Write out the data exactly, keeping every line.

**Supplied information**
══════════════════════════════
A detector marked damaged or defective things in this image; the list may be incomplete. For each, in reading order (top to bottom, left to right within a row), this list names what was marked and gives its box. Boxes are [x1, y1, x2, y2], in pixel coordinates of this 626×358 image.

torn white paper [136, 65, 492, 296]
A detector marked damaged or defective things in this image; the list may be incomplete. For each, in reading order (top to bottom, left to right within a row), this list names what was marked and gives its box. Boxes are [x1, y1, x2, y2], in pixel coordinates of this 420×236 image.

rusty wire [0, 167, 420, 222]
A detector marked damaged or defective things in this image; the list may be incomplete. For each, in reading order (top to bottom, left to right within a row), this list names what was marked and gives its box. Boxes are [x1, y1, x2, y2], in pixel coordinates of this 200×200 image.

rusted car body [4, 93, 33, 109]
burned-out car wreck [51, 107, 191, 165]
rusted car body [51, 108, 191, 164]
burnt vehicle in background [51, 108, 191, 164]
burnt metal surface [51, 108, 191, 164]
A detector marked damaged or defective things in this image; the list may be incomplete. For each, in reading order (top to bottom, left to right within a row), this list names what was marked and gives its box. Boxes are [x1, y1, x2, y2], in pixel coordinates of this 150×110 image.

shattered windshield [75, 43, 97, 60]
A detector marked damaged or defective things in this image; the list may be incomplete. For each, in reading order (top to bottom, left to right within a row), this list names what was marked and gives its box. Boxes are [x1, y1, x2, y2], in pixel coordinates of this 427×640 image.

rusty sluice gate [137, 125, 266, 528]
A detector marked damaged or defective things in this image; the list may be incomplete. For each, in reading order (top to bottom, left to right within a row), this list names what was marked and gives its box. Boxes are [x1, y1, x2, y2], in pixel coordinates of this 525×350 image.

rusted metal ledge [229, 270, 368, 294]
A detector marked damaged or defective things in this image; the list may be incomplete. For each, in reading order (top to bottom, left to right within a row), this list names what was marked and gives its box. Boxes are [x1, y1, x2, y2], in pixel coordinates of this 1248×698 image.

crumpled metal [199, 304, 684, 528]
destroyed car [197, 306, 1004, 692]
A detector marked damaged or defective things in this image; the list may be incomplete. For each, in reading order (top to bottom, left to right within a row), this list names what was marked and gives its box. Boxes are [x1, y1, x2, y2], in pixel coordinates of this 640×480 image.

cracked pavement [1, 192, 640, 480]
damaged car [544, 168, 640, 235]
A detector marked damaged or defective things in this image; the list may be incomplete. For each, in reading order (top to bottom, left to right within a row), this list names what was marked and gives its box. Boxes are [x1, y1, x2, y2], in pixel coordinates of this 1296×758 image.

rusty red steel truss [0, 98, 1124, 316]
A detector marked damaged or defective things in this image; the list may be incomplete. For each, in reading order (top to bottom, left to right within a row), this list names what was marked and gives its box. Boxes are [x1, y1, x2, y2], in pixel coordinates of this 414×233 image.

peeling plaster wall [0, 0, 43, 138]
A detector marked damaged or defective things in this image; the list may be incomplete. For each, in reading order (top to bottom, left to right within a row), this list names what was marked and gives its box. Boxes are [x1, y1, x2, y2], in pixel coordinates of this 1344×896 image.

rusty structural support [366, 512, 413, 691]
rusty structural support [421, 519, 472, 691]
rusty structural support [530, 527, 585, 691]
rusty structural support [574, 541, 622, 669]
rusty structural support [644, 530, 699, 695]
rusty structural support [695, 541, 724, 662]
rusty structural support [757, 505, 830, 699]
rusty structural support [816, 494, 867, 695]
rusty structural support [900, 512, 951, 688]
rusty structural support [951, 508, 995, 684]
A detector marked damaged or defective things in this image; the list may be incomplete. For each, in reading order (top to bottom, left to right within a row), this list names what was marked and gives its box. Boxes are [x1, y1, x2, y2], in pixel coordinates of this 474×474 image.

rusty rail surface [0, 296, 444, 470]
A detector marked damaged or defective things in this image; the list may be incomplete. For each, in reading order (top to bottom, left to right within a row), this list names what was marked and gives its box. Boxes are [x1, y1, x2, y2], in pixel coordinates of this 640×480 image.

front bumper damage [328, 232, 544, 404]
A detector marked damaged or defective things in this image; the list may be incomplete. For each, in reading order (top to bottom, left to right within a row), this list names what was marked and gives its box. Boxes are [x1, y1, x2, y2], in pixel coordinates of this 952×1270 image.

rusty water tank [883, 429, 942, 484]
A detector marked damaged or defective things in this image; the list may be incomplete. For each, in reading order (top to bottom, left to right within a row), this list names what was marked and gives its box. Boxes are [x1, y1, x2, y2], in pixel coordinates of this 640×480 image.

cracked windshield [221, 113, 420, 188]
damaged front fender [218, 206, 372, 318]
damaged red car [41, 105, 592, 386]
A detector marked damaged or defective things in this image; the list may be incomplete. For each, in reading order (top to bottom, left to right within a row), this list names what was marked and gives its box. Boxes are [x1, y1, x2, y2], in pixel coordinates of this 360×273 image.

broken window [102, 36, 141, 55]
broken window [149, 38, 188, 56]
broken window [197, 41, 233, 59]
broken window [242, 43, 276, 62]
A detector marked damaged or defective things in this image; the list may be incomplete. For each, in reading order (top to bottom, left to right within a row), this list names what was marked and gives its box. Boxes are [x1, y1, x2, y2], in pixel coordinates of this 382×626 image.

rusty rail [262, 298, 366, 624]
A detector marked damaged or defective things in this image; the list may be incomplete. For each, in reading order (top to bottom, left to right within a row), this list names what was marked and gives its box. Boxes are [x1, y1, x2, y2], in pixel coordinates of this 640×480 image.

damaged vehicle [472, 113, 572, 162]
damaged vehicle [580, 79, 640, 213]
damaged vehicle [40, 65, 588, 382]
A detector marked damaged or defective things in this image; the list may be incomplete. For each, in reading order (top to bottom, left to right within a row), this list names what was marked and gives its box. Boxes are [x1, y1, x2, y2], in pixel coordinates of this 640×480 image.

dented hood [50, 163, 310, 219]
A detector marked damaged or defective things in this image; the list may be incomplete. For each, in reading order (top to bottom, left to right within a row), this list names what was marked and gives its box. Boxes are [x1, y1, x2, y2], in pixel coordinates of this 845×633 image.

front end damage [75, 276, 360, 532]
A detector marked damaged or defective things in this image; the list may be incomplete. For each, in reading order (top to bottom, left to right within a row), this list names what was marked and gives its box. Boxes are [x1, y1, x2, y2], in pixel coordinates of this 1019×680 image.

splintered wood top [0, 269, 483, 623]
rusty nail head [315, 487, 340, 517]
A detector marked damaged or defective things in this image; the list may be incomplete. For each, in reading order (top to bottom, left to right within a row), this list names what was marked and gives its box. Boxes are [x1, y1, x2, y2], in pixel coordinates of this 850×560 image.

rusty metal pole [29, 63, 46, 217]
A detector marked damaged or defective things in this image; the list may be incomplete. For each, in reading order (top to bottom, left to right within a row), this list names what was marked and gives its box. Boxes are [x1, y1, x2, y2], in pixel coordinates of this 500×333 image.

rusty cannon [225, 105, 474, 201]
══════════════════════════════
**Answer for this exercise**
A detector marked damaged or defective things in this image; the list may be incomplete. For each, in reading order (top to bottom, left to right within a row), this list names what was marked and gives its box. Boxes are [x1, y1, x2, y2], in pixel coordinates of this 626×358 image.

torn white paper [136, 65, 492, 296]
A detector marked damaged or defective things in this image; the list may be incomplete. For each, in reading order (top to bottom, left to right within a row), this list names what was marked and gives its box. Boxes are [x1, y1, x2, y2], in pixel coordinates of this 420×236 image.

rusty wire [0, 167, 420, 222]
A detector marked damaged or defective things in this image; the list may be incomplete. For each, in reading order (top to bottom, left to right within a row), this list names what was marked and gives its box. Boxes are [x1, y1, x2, y2], in pixel coordinates of this 200×200 image.

rusted car body [4, 93, 33, 109]
burned-out car wreck [51, 107, 191, 165]
rusted car body [51, 108, 191, 164]
burnt vehicle in background [51, 108, 191, 164]
burnt metal surface [51, 108, 191, 164]
A detector marked damaged or defective things in this image; the list may be incomplete. For each, in reading order (top to bottom, left to right within a row), this list names what was marked and gives its box. Boxes are [x1, y1, x2, y2], in pixel coordinates of this 150×110 image.

shattered windshield [75, 43, 97, 60]
A detector marked damaged or defective things in this image; the list may be incomplete. For each, in reading order (top to bottom, left to right within a row), this list names what was marked and gives its box. Boxes are [x1, y1, x2, y2], in pixel coordinates of this 427×640 image.

rusty sluice gate [137, 125, 266, 528]
A detector marked damaged or defective things in this image; the list may be incomplete. For each, in reading order (top to bottom, left to right within a row), this list names what was marked and gives its box. Boxes are [x1, y1, x2, y2], in pixel coordinates of this 525×350 image.

rusted metal ledge [229, 270, 368, 294]
A detector marked damaged or defective things in this image; the list may be incomplete. For each, in reading order (top to bottom, left to right within a row), this list names what was marked and gives its box. Boxes are [x1, y1, x2, y2], in pixel coordinates of this 1248×698 image.

crumpled metal [199, 304, 684, 528]
destroyed car [197, 306, 1004, 692]
A detector marked damaged or defective things in this image; the list may be incomplete. For each, in reading order (top to bottom, left to right within a row), this list names what was marked and gives its box. Boxes are [x1, y1, x2, y2], in pixel coordinates of this 640×480 image.

cracked pavement [1, 192, 640, 480]
damaged car [544, 168, 640, 235]
A detector marked damaged or defective things in this image; the list may be incomplete. For each, in reading order (top to bottom, left to right within a row), this list names what was marked and gives its box. Boxes are [x1, y1, x2, y2], in pixel coordinates of this 1296×758 image.

rusty red steel truss [0, 98, 1124, 316]
A detector marked damaged or defective things in this image; the list may be incomplete. For each, in reading order (top to bottom, left to right within a row), this list names what was marked and gives its box. Boxes are [x1, y1, x2, y2], in pixel coordinates of this 414×233 image.

peeling plaster wall [0, 0, 43, 138]
A detector marked damaged or defective things in this image; the list may be incomplete. For each, in reading order (top to bottom, left to right within a row), this list names what was marked and gives its box. Boxes are [x1, y1, x2, y2], in pixel coordinates of this 1344×896 image.

rusty structural support [366, 512, 413, 691]
rusty structural support [421, 519, 472, 691]
rusty structural support [530, 527, 585, 691]
rusty structural support [574, 541, 622, 669]
rusty structural support [644, 530, 699, 695]
rusty structural support [695, 541, 724, 662]
rusty structural support [757, 505, 830, 699]
rusty structural support [816, 494, 867, 695]
rusty structural support [900, 512, 951, 688]
rusty structural support [951, 508, 995, 684]
A detector marked damaged or defective things in this image; the list may be incomplete. For each, in reading order (top to bottom, left to right within a row), this list names what was marked and gives its box. Boxes are [x1, y1, x2, y2], in pixel coordinates of this 474×474 image.

rusty rail surface [0, 296, 444, 470]
A detector marked damaged or defective things in this image; the list may be incomplete. For each, in reading order (top to bottom, left to right within a row), this list names what was marked and gives its box. Boxes are [x1, y1, x2, y2], in pixel coordinates of this 640×480 image.

front bumper damage [328, 232, 544, 404]
A detector marked damaged or defective things in this image; the list may be incomplete. For each, in reading order (top to bottom, left to right within a row), this list names what was marked and gives its box. Boxes are [x1, y1, x2, y2], in pixel coordinates of this 952×1270 image.

rusty water tank [883, 429, 942, 484]
A detector marked damaged or defective things in this image; the list may be incomplete. For each, in reading order (top to bottom, left to right within a row), this list names what was marked and gives its box. Boxes are [x1, y1, x2, y2], in pixel coordinates of this 640×480 image.

cracked windshield [221, 113, 420, 188]
damaged front fender [218, 206, 372, 318]
damaged red car [41, 105, 592, 386]
A detector marked damaged or defective things in this image; the list may be incomplete. For each, in reading order (top to bottom, left to right within a row), this list names what was marked and gives its box. Boxes are [x1, y1, x2, y2], in pixel coordinates of this 360×273 image.

broken window [102, 36, 141, 55]
broken window [149, 38, 188, 56]
broken window [197, 41, 233, 59]
broken window [242, 43, 276, 62]
A detector marked damaged or defective things in this image; the list may be incomplete. For each, in reading order (top to bottom, left to right within a row), this list names what was marked and gives its box. Boxes are [x1, y1, x2, y2], in pixel coordinates of this 382×626 image.

rusty rail [262, 298, 366, 624]
A detector marked damaged or defective things in this image; the list may be incomplete. For each, in reading order (top to bottom, left to right within a row), this list names what was marked and gives its box. Boxes are [x1, y1, x2, y2], in pixel coordinates of this 640×480 image.

damaged vehicle [472, 113, 572, 162]
damaged vehicle [580, 79, 640, 213]
damaged vehicle [40, 65, 588, 382]
A detector marked damaged or defective things in this image; the list may be incomplete. For each, in reading order (top to bottom, left to right within a row), this list names what was marked and gives its box. Boxes are [x1, y1, x2, y2], in pixel coordinates of this 640×480 image.

dented hood [50, 163, 310, 219]
A detector marked damaged or defective things in this image; the list may be incomplete. For each, in reading order (top to bottom, left to right within a row), this list names what was marked and gives its box. Boxes are [x1, y1, x2, y2], in pixel coordinates of this 845×633 image.

front end damage [75, 276, 360, 532]
A detector marked damaged or defective things in this image; the list may be incomplete. For each, in reading order (top to bottom, left to right within a row), this list names what was marked and gives its box. Boxes are [x1, y1, x2, y2], in pixel coordinates of this 1019×680 image.

splintered wood top [0, 269, 483, 623]
rusty nail head [315, 487, 340, 517]
A detector marked damaged or defective things in this image; the list may be incomplete. For each, in reading order (top to bottom, left to right within a row), this list names what was marked and gives its box. Boxes are [x1, y1, x2, y2], in pixel coordinates of this 850×560 image.

rusty metal pole [29, 63, 46, 217]
A detector marked damaged or defective things in this image; the list may be incomplete. For each, in reading order (top to bottom, left to right within a row), this list names what was marked and gives its box. Boxes are [x1, y1, x2, y2], in pixel coordinates of this 500×333 image.

rusty cannon [225, 105, 474, 201]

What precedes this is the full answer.